Un document de la CPI indique que certains pays non-signataires ont joué un rôle actif dans les opérations de reddition précédentes.

‘’Toutefois, lorsque le Conseil de sécurité des Nations unies fait appel à la compétence de la Cour sur une situation donnée, les États membres concernés de l’Onu, qu’ils soient ou non partie au Statut de Rome, ont le devoir de coopérer’’, peut-on lire dans le document.​​​​​​​

** ‘’Les alliés d’Israël en Occident seront soumis à des pressions’’

Le juriste Gerhard Kemp a déclaré à Anadolu que la décision de la CPI d'émettre des mandats d'arrêt est ‘’importante pour plusieurs raisons’’ et exerce une pression sur les nations qui soutiennent Israël malgré la réaction de la communauté internationale face au génocide à Gaza.

‘’Cette décision souligne la compétence de la CPI sur la situation en Palestine.
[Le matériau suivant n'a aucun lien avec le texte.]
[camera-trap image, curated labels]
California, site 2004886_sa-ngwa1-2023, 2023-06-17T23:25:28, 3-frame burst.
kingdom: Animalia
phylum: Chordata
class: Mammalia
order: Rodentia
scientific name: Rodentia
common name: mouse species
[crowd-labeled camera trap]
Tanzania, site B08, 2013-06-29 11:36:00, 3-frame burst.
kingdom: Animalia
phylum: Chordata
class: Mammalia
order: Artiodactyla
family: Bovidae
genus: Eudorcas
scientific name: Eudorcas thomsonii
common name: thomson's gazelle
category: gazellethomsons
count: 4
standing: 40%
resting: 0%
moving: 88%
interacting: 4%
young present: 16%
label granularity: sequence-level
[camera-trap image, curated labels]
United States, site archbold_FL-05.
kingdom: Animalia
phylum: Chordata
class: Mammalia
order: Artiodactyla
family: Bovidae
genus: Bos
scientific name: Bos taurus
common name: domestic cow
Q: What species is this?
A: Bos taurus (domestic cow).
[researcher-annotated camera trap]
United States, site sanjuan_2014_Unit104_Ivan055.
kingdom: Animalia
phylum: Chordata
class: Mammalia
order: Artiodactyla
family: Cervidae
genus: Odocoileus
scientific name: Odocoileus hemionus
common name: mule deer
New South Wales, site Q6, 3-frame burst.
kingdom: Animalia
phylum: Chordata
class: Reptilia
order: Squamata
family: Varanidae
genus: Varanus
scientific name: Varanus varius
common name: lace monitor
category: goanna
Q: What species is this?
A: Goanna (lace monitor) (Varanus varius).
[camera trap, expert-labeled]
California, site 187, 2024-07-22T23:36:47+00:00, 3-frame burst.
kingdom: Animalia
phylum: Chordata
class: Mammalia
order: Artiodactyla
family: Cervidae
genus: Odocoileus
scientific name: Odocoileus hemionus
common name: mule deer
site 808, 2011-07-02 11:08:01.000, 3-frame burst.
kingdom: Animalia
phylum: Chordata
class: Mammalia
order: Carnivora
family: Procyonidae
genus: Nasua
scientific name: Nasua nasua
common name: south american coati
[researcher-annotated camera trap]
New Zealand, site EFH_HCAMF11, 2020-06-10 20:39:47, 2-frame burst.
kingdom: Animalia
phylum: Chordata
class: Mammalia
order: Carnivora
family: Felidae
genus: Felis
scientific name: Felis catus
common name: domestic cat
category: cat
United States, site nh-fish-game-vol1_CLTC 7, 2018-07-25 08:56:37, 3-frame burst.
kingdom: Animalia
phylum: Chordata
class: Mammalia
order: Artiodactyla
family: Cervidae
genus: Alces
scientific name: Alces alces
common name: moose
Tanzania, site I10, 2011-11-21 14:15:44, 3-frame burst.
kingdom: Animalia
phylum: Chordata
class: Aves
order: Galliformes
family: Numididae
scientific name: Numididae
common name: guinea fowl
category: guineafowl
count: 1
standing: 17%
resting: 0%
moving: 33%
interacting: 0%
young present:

La Cour, rejette les objections d’Israël concernant sa compétence et elle formule des observations importantes sur la nature du conflit (conflit armé international et application du droit international humanitaire, etc.) et la pertinence des preuves’’, a-t-il expliqué.

Et d’ajouter : ’’Ce qui est peut-être le plus important, c’est que cette décision confirme le principe de la CPI selon lequel la qualité officielle ne constitue pas un obstacle à l’exécution de mandats d’arrêt et, en fin de compte, à trainer devant la CPI de hauts responsables gouvernementaux, en l’occurrence le premier ministre israélien’’.

‘’Tout comme les mandats d’arrêt de l’ex-président soudanais, Omar el-Béchir, et du président russe Vladimir Poutine, celui lancé contre Netanyahu ‘’posera des défis diplomatiques et politiques importants aux membres de la CPI, en particulier aux États parties occidentaux – comme l'Allemagne et le Royaume-Uni’’, a-t-il fait observer.

‘’Bien sûr, les États parties au Statut de Rome de la CPI ont une obligation juridique… mais comme nous l’avons vu avec Omar el-Béchir (lorsque l’Afrique du Sud, la Jordanie et d’autres États n’ont pas exécuté le mandat d’arrêt) et plus récemment avec la Mongolie (lorsque le pays n’a pas arrêté Poutine), les États membres ont souvent du mal politiquement à respecter leurs obligations’’, a déclaré Kemp.

‘’Je pense que les pays européens et les autres alliés traditionnels d’Israël en Occident seront obligés de prendre rapidement position sur la question de savoir s’ils exécuteront ou non les mandats d’arrêt si l’occasion se présente’’, a-t-il conclu.